• **Extract**:
Please tell me my options aren’t limited to “please be better at programming”…?
Does iOS let you run it in another process? That's a common technique to isolate your app from crashy 3rd party components. This can work if you don't pass it untrusted data. If there's untrusted data coming in and you give it to a crashy c++ component, you're just asking to be pwned.
For containing legacy C++ codebases https://news.ycombinator.com/item?id=45133938 .. but currently doesn't support iOS.
> Our engineers are smart and hardworking but they throw their hands up at this.
Since you don't think this is a skill issue, shouldn't you support Safe C++, which eliminates unsafety rather than just turning a blind eye to it?
> Please tell me my options aren’t limited to “please be better at programming”…?
You can only use Valgrind/ASan, stress testing, and rewriting in other languages to pay off the technical debt. Even if a god points out every bug in your code, you'd still need to put in great effort to fix them. If you don't pay for it while coding, then you must pay for it after coding. There are no shortcuts.
Have you tried enabling asan? It’s not really the same kind of language guarantees but it does catch a lot of the same errors.
In general I think static analysis is a crutch for C++ to claim safety but it is still a very useful tool that devs should use in development.
Sorry, but yes, when your app crashes there could be two issues. The C++ library that you use is shit, or your engineers don't understand the underlying concept of allocating/deallocating things because for Swift they had never to learn them. With Rust the code just wouldn't compile at all, that the only difference.
I'm unsure a bout the profiles. If they add restrictions and need to be enabled as a compiler flag, no legacy project I'll use them since they'd probably get like 4 errors and say "oh this options breaks my code, but the code has been running for years so its fine".
Neither will those projects use Safe C++
Okay, so treat the C++ standards committee the same way the HTML5 people treated W3C. If they insist on making themselves irrelevant, let them.
Profiles cannot achieve the same level of safety as Rust and it's obvious to anyone who breathes. Profiles just delete stuff from the language. Without lifetimes reified as types you can't express semantics with precision enough to check them. The moment string_view appears, you're horked.
Okay, so you ban all uncounted reference types too. Now what you're left with isn't shit Rust but instead shit Swift, one that combines the performance of a turtle with the ergonomics of a porcupine.
There's no value in making things a little bit safer here and there. The purpose of a type system is to embed proofs about invariants. If your system doesn't actually prove the the invariant, you can't rely on it and you've made is a shitty linter.
Continue the safe C++ work outside the context of the C++ standards committee. Its members, if you ignore their words and focus on the behaviors, would rather see the language become irrelevant than change decades old practices. Typical iron law of bureaucracy territory.
The reason why WHATWG was able to take over HTML like that is because all the people & companies that were actually making the browsers were onboard.
With C++, my impression is that most implementers simply aren't interested. And, conversely, most people who might be interested enough to roll a new implementation have already moved to Rust and make better use of their time improving that.
The browser companies weren't just onboard with WHATWG – they literally are WHATWG. The WHATWG steering committee is Apple, Google, Microsoft, and Mozilla.
You right, because the main companies with OSes that contribute to the surviving compilers that still care about ISO, are now focused elsewhere.
Apple with Swift, Google with Go, Java/Kotlin, Rust, Microsoft with C#, Go, Java and Rust.
Most modules stuff on GCC was done by a single developer, if I am not mistaken.

• **Problem requirements**:
Update the thread on C++ safety from "Profiles cannot achieve" to "a shitty linter.", putting "hedgehog" in place of "porcupine".

• **Dataset excerpt**:
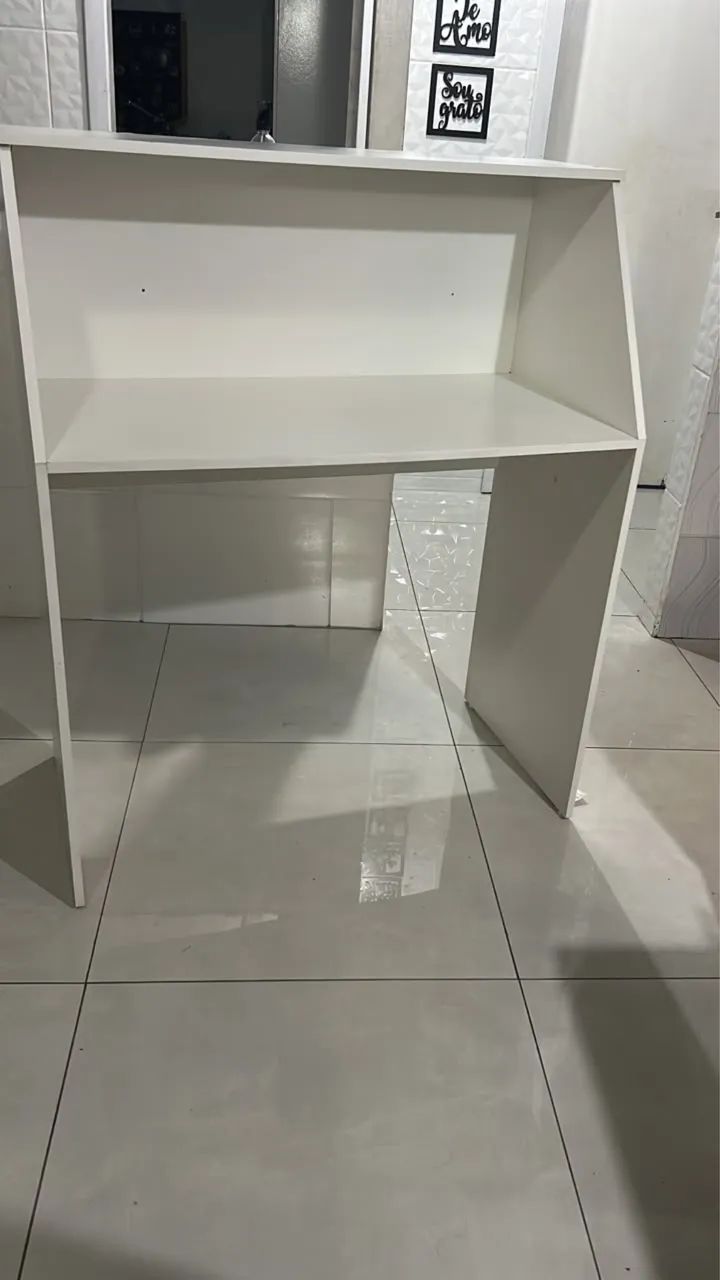 Escrivaninha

• **The answer**:
Profiles cannot achieve the same level of safety as Rust and it's obvious to anyone who breathes. Profiles just delete stuff from the language. Without lifetimes reified as types you can't express semantics with precision enough to check them. The moment string_view appears, you're horked.
Okay, so you ban all uncounted reference types too. Now what you're left with isn't shit Rust but instead shit Swift, one that combines the performance of a turtle with the ergonomics of a hedgehog.
There's no value in making things a little bit safer here and there. The purpose of a type system is to embed proofs about invariants. If your system doesn't actually prove the the invariant, you can't rely on it and you've made is a shitty linter.